Task objective: Format the lines below as a Markdown table with the columns "Row" and "Line," numbering each row and omitting blank lines.

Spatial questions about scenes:
<<<<
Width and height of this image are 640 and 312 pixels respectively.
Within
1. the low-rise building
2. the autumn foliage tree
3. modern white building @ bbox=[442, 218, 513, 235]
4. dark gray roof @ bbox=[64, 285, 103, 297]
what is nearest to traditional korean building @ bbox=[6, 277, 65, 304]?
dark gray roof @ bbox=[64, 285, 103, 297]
>>>>
Output:
| Row | Line |
|---|---|
| 1 | Width and height of this image are 640 and 312 pixels respectively. |
| 2 | Within |
| 3 | 1. the low-rise building |
| 4 | 2. the autumn foliage tree |
| 5 | 3. modern white building @ bbox=[442, 218, 513, 235] |
| 6 | 4. dark gray roof @ bbox=[64, 285, 103, 297] |
| 7 | what is nearest to traditional korean building @ bbox=[6, 277, 65, 304]? |
| 8 | dark gray roof @ bbox=[64, 285, 103, 297] |